Mary Rogers [2015: link broken. article reposted here.] has made one of the saddest statements I’ve read on the horrible treatment of CNN’s Lara Logan. The gut-wrenching sexism of some of the commentary is sad. One more reminder that we’ve indeed “come a long way, baby.” A long way backward. That such commentary is considered normal — crude, but normal — is sadder. We should, by now, be in a place where it’s unacceptable to think such crap, let alone say it. But the saddest thing of all is a sentence in her article about the crime.
She knows the situation.
If you are a woman living in Cairo, chances are you have been sexually harassed. It happens on the streets, on crowded buses, in the workplace, in schools, and even in a doctor’s office. … 98 percent of foreign women and 83 percent of Egyptian women have been sexually harassed. [That’s the number who would acknowledge they’d been harassed.] … what happened in 1994, shortly after I moved here. … A man walked up to me, reached out, and casually grabbed my breast.
In a flash, I understood what the expression to “see red” meant. … But the satisfaction of striking back quickly dissipated. By the time I walked away, I was feeling dirty and humiliated. After a couple of years enduring this kind harassment, I pretty much stopped walking to and from work.
Of course, harassment comes in many forms. … At times it can be dangerous. … I was walking on the street, when a car came hurtling towards me. Aiming for me!
… women who have been sexually harassed here have been too afraid or ashamed to speak up.
Any woman who’s not in denial doesn’t need to have the situation explained to her. For those men who don’t get it, try this thought experiment. You live in a world where you’re only allowed to go outside naked. No way to hide erections. No way to hide the fact that you’re male. Then, because you’re male, it’s an understood thing that anyone on the street can grab your ass, or poke an umbrella between your legs, or laugh when you double up in pain.
That is not sexy. That is not normal. That is not women expressing their hormones.
It’s a power trip. That’s all. It’s saying, “I’ll put you down because I can. And if you don’t hide, I’ll do it again.”
So, like Mary Rogers, you stop walking to work. You may have rights on paper, but you can only go where you’re allowed to go or people can grope your penis any time they feel like it. (No, you can’t just beat them up. The uppity sometimes get their bits sliced off.) Without freedom of movement, your whole world is limited. There are jobs you can’t do, raises you won’t get, recognition you’ll never see. The price of hiding is that nobody knows you’re there. The price of being a target is that you have no actual rights, no matter what it says on paper.
And don’t forget, being a man, you have to tough it out and pretend none of it matters.

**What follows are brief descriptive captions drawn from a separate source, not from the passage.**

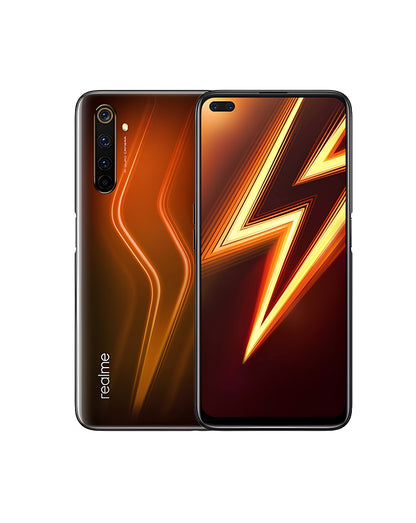 Realme 6 Pro Refurbished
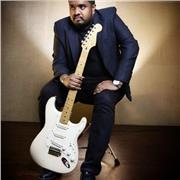 Jonathan Reuben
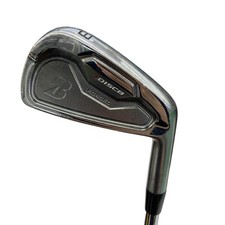 Bridgestone J015 CB Single Iron: Pro Performance at an Affordable Price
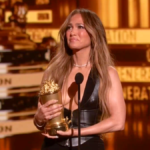 Jennifer Lopez thanks ‘the ones who broke my heart’ and ‘the ones who lied to me’ at MTV Movie & TV Awards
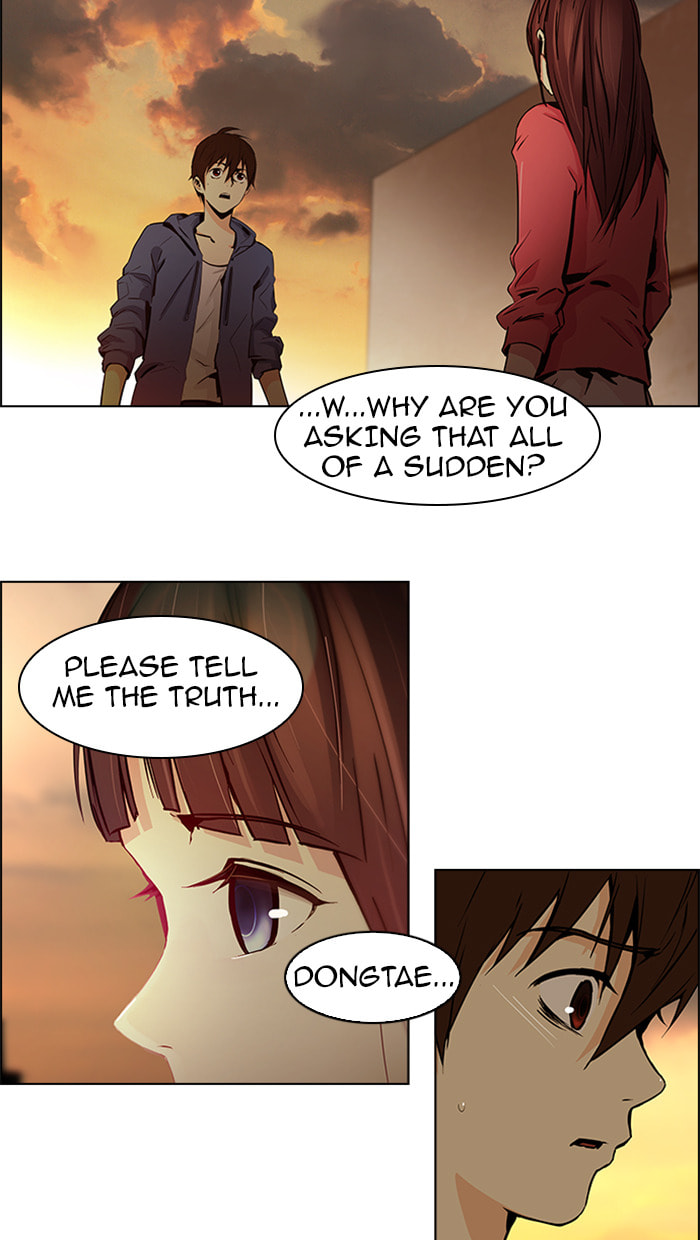 Read DICE chapter 34 image 9 on Lezhin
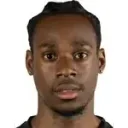 Nick Akoto — Hậu vệ, Eastleigh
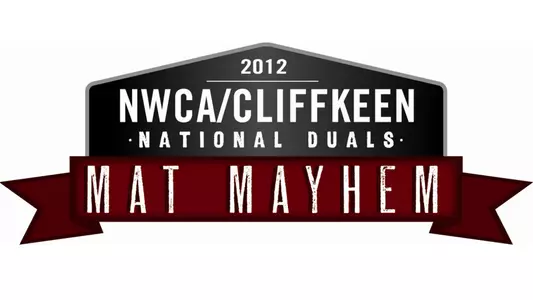 Iowa State Receives No. 3 Seed For NWCA Duals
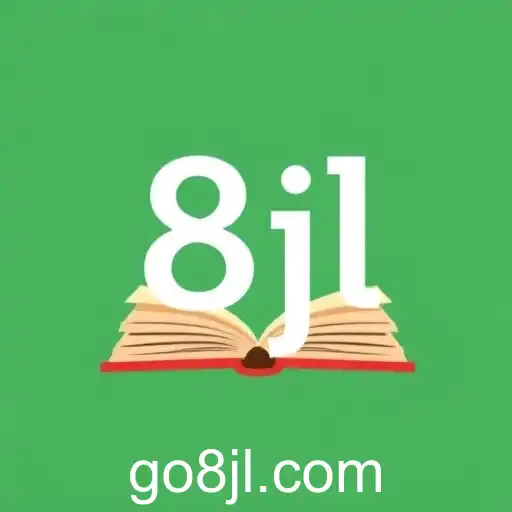 The Digital Revolution of Gaming with 8jl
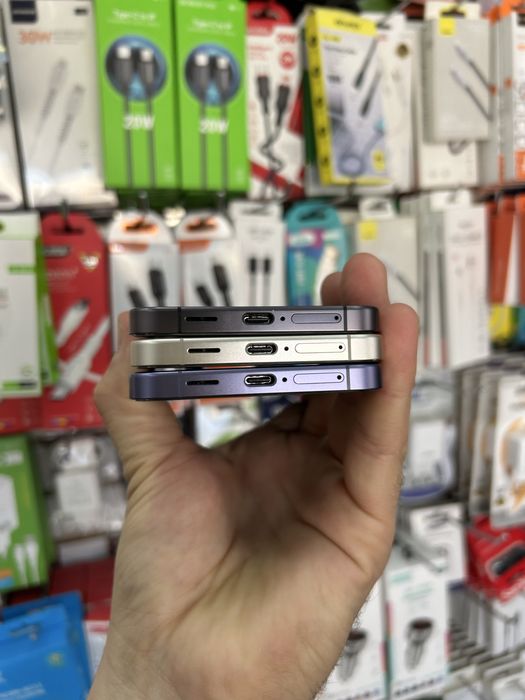 S24Plus 12/256’ 512GB ideal sastayaniyada.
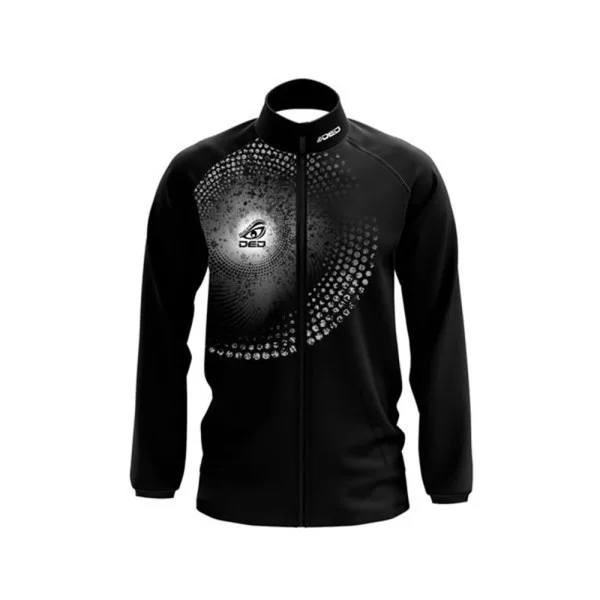 Veste DED Custom - Homme Taille L | DED CUSTOM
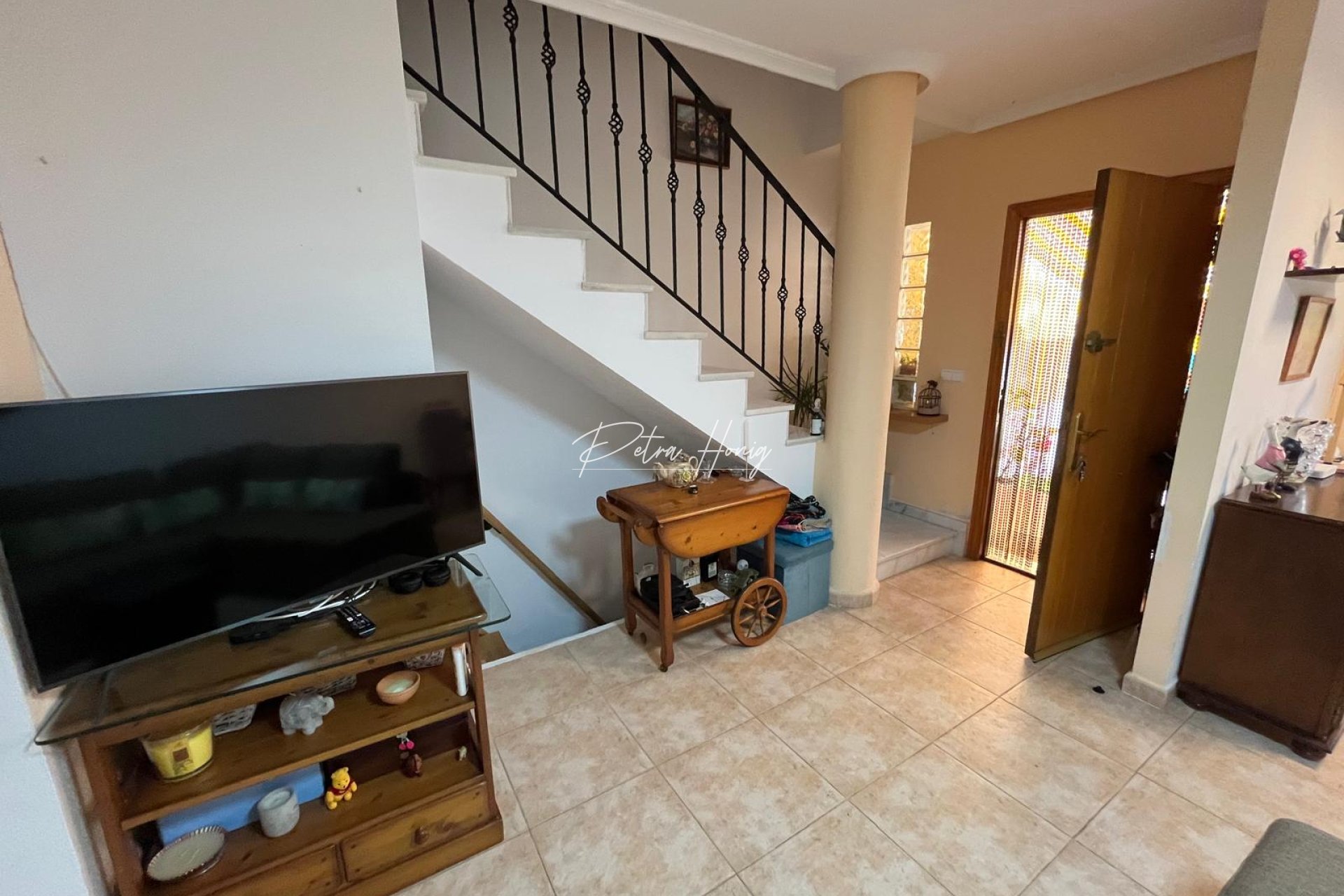 Resales - Rekkehus - Torrevieja - Los Altos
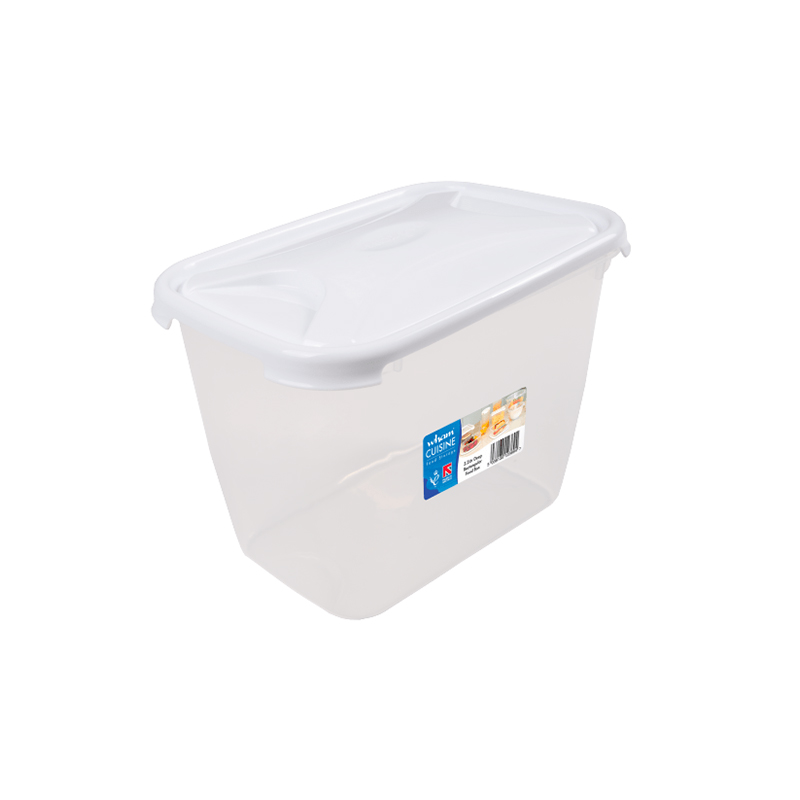 WHAM STORAGE BOX 3.2L CUISINE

If you stop hiding, the humiliation will get worse. Much worse.
One more thing: being a man, you represent half the population.
With all that in mind, I come to the saddest thing Rogers said.
A law regarding sexual harassment will have to wait. The country has greater concerns now — forming a new government; writing a new constitution….
Greater concerns? Greater concerns than the basic human rights of half the human race? Say what?
What chance is there anyone’s going to get it, if even people who aren’t in denial can’t figure out which way is up?
Until people understand what human rights are, they can write constitutions till they’re blue in the face and it’ll just be sound and fury, signifying nothing. After the next round of kleptocrats, they can do it again, and it’ll still signify nothing.
The headline of Rogers’ article is “Egypt’s harassed women need their own revolution.” No, they don’t. The people who need it, of any gender, are the ones who think human rights don’t matter enough to put first.